Grace

My dad was a tree guy.

He planted them, admired them, and appreciated them for the firewood he cut to heat our farmhouse. In our yard, we always had shady trees, planted by my great-grandparents in the early 1900’s. To the west of the house stood old, knobby pear trees—overgrown and shaggy—whose fruit bounced to the ground with the late summer winds, attracting all kinds of stinging insects. In the front and back yards, we had big maples which we climbed like monkeys, fearlessly scaling the highest branches. We read books in the branches, pretended to take naps, and gave my mother fits when she emerged from the house, realizing how high we had climbed.

Two old trees stand vigil along the road. When I was a child, there were three, and my brothers and I played and built forts beneath them. (all photos courtesy of Oswalt Family Farms)
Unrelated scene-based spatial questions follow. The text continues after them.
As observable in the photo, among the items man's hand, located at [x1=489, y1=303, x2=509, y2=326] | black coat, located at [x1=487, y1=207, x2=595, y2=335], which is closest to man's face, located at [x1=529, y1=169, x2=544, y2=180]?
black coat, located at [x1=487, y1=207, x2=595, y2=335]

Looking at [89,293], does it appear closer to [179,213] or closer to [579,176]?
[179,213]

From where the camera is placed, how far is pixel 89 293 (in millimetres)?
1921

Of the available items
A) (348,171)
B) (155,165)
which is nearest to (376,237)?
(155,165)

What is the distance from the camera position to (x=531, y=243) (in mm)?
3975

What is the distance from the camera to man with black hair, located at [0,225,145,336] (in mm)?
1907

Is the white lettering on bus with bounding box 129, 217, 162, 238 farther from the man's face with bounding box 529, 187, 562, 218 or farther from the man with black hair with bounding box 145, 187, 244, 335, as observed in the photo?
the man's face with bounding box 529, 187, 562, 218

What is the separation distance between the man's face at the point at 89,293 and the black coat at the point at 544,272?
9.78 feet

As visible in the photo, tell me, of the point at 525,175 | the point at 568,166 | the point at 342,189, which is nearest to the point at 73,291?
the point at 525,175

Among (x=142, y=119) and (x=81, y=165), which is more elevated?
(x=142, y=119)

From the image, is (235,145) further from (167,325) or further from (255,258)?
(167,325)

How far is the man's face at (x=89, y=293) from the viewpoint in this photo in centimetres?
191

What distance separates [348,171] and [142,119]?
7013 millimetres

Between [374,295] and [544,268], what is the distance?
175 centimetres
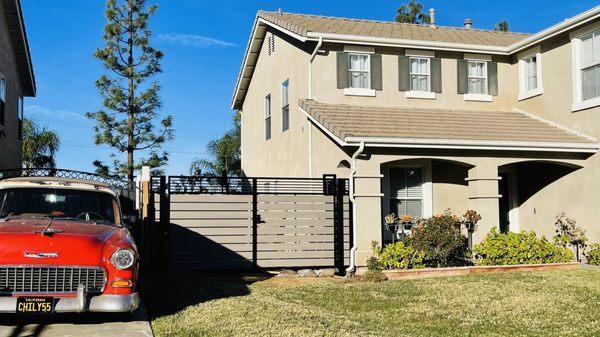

“Expand! Expand! Expand!” was the farm lending mantra during the late sixties and early seventies, giving confidence to my parents who purchased an adjoining eighty-acre parcel just to the west of our home place. This acreage was divided neatly by fence-rows into four twenty-acre fields. My dad planned to remove the fence-rows, full of sumac and various determined seedlings, to accommodate the farm implements which were growing vigorously larger and larger with the ag-industry’s push for more production.

Dad bought a small used bulldozer and began his demolition work with enthusiasm. We could hear the bulldozer’s engine and the cracking of the fence-rows’ brush as we rode our bikes back and forth, monitoring his progress. Dreaming of running his corn planter smoothly down long rows the following spring, he uprooted trees, burned huge brush piles, and worked steadily to create a large field.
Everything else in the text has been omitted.